> _Page extract_
===
Recovering from Mortality
Primary Category: Literature / Nonfiction
- Aull, Felice
- Date of entry: Jan-09-2006
- Last revised: Aug-16-2006
Subtitled, "Essays from a Cancer Limbo Time," this collection of essays constitutes a memoir of living while dying. It was written during the time following the author’s acute treatment for Stage IV lung cancer, when she felt well enough to write--a period of approximately one year during which she was still taking oral anticancer medication. Based on journal entries and memory, Cumming reflects on what it is like to be in a state of "recovery" while at the same time, and variably, anticipating death. "I knew that my kind of cancer was not curable, and yet, for a spell, it seemed to have vanished" (xvi). How does one go about living in the face of "a very good partial response" to treatment?
Winner, Independent Publisher Award (2006)
Novello Festival Press
Cumming, who died two years after being diagnosed with cancer, was a teacher of writing and literature and also wrote short stories, poetry, and essays. Recovering from Mortality is beautifully written, thoughtful, and honest. It presents the reflections of a woman who seizes on the event that has announced her mortality and is inspired by that event to pare life down to essentials, yet who also recognizes that it is easy to slip into the unaware habits of daily life when the immediate threat recedes. And who recognizes the satisfactions of those daily habits even as she is conflicted about losing "the simplicity, the intensity, the magnitude of days when I could hear each turning of the wheels over the track" (21).
===
> _Data entries_
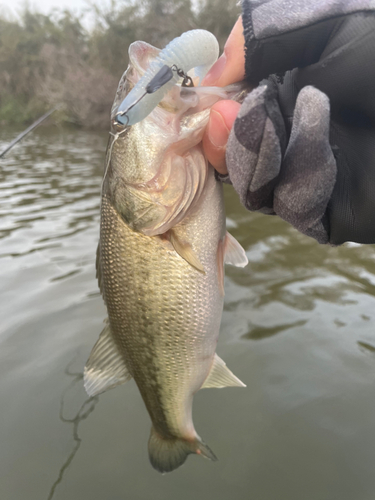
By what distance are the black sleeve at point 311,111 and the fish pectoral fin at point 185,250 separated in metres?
0.42

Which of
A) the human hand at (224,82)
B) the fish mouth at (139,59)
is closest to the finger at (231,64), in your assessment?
the human hand at (224,82)

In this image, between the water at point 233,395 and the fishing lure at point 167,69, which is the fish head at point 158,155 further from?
the water at point 233,395

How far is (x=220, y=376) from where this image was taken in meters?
1.96

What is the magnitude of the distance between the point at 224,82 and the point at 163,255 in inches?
29.3

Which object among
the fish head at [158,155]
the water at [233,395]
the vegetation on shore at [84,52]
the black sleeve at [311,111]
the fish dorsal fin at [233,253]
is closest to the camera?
the black sleeve at [311,111]

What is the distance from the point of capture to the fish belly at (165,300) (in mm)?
1593

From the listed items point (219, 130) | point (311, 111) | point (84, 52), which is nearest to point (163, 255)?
point (219, 130)

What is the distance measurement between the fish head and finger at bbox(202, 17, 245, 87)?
42mm

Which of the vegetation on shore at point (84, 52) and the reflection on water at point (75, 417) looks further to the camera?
the vegetation on shore at point (84, 52)

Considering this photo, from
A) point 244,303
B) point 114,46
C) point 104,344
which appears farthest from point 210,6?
point 104,344

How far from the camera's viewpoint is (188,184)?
56.9 inches

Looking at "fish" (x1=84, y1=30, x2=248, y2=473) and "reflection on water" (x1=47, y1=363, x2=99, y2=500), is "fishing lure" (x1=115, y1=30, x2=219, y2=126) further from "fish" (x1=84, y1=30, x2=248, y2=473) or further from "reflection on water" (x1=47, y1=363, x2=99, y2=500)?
"reflection on water" (x1=47, y1=363, x2=99, y2=500)

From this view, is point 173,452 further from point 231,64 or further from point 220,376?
point 231,64

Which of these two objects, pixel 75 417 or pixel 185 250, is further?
===
> _Questions on the material_
**A.** State whether each statement agrees with the Recovering from Mortality entry, answering yes or no and quoting the deciding words of that entry: (i) the essays were written while the author was still taking oral anticancer medication; (ii) Cumming died five years after being diagnosed with cancer; (iii) the book won an Independent Publisher Award in 2006.
**B.** Write the next part of the Recovering from Mortality entry, starting after its final sentence.
The records have no connection to the text on Recovering from Mortality.

> _Your written answers_
**A.**
(i) Yes: "a period of approximately one year during which she was still taking oral anticancer medication."
(ii) No: "Cumming, who died two years after being diagnosed with cancer."
(iii) Yes: "Winner, Independent Publisher Award (2006)."

**B.**
Cumming discusses how, after the diagnosis, her husband did intensive research about treatment and outcomes while she gave little thought to treatment, concentrating instead on doing "the dying well . . . to live every minute of my dying" (65 ). She writes about what she needed from her doctors and what they were able to give, and how that changed during the vicissitudes of her response to treatment. She discusses her relationship with family, friends, neighbors--what she wanted from them, how they responded, and what she withheld from them. Throughout these essays, Cumming is acutely aware of herself but she is always thinking about the larger issue of what it is to be human. She hoped for the transformations she writes about to be shared with those who "might find my experience helpful" (xvi).